Magnetic field intensification by three-dimensional explosion process

TL;DR

This paper explores a three-dimensional magnetohydrodynamic process called magnetic flux explosion, which can intensify magnetic fields in the solar convection zone without relying solely on differential rotation, by converting convective potential energy into magnetic energy.

Contribution

It extends previous two-dimensional studies of flux tube explosion to three-dimensional simulations, demonstrating conditions for effective magnetic field intensification.

Findings

Large-scale perturbations lead to significant magnetic field amplification.

Small-scale perturbations cause flux sheets to rise, reducing amplification.

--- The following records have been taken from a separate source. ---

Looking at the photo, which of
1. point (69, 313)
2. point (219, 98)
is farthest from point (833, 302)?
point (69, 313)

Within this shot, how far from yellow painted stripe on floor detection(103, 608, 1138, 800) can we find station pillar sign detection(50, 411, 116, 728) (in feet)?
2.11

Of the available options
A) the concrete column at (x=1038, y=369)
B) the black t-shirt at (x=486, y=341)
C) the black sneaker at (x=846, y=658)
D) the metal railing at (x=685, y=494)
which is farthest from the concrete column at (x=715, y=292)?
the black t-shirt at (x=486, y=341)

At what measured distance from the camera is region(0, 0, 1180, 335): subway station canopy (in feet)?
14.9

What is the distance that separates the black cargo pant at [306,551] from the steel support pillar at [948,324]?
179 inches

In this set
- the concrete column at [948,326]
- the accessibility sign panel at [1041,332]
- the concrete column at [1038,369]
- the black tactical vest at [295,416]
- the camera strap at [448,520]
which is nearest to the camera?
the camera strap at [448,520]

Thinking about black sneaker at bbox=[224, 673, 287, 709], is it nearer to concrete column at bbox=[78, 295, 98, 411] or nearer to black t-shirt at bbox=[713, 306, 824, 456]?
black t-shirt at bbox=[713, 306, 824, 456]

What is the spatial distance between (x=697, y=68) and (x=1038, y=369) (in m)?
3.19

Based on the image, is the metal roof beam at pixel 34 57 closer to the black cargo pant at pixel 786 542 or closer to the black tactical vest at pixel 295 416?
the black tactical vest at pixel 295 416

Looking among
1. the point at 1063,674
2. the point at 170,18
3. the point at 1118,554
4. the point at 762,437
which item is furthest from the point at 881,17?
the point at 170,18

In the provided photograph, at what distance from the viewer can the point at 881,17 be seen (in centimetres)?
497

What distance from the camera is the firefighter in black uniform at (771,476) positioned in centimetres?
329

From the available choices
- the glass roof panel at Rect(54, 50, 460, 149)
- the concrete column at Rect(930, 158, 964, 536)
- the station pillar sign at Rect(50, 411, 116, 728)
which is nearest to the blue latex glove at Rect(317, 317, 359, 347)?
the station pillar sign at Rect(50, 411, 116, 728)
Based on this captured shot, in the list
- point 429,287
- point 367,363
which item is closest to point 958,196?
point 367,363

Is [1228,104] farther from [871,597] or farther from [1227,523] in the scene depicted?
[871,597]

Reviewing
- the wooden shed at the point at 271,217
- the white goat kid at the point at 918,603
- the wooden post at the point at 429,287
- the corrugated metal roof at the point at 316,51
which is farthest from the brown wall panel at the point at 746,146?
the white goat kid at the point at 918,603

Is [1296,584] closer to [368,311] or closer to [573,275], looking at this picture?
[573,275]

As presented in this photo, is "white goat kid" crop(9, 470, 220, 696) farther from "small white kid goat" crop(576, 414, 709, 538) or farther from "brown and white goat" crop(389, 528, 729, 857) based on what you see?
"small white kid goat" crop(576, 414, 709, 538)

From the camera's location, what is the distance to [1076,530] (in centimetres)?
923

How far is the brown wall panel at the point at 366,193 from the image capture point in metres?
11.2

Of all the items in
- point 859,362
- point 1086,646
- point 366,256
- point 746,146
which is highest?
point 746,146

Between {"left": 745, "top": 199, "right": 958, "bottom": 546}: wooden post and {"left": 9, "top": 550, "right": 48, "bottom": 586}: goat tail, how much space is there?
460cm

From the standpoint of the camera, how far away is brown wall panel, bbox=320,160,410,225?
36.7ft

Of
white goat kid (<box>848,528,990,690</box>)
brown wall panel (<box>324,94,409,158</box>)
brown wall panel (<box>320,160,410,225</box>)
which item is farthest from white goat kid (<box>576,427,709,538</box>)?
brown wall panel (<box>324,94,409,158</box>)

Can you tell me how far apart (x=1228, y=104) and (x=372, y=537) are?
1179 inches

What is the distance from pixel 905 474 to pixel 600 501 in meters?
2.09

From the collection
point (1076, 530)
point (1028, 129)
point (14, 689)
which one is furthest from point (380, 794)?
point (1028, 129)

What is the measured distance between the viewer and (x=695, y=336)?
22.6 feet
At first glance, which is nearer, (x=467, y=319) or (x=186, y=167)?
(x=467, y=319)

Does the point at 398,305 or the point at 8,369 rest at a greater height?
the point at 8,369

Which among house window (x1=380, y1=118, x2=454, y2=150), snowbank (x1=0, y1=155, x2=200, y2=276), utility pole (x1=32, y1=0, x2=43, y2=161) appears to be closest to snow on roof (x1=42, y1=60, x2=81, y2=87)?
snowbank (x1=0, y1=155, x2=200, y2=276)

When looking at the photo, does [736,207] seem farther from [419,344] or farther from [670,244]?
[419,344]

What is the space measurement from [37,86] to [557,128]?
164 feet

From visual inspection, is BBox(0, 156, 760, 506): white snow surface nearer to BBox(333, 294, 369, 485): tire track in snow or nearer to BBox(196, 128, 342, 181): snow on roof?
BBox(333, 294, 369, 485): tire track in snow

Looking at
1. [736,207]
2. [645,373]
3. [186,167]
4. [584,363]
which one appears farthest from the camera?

Three-dimensional effects are crucial for realistic modeling of flux explosion.

Abstract

We investigate an intensification mechanism for the magnetic field near the base of the solar convection zone that does not rely on differential rotation. Such mechanism in addition to differential rotation has been suggested by studies of flux emergence, which typically require field strength in excess of those provided by differential rotation alone. We study here a process in which potential energy of the superadiabatically stratified convection zone is converted into magnetic energy. This mechanism, know as explosion of magnetic flux tubes, has been previously studied in the thin flux tube approximation as well as two-dimensional MHD simulations, we expand the investigation to three-dimensional MHD simulations. Our main result is that enough intensification can be achieved in a three-dimensional magnetic flux sheet as long as the spatial scale of the imposed perturbation normal to the magnetic field is sufficiently large. When this spatial scale is small, the flux sheet tends to rise toward the surface, resulting in a significant decrease of the magnetic field amplification.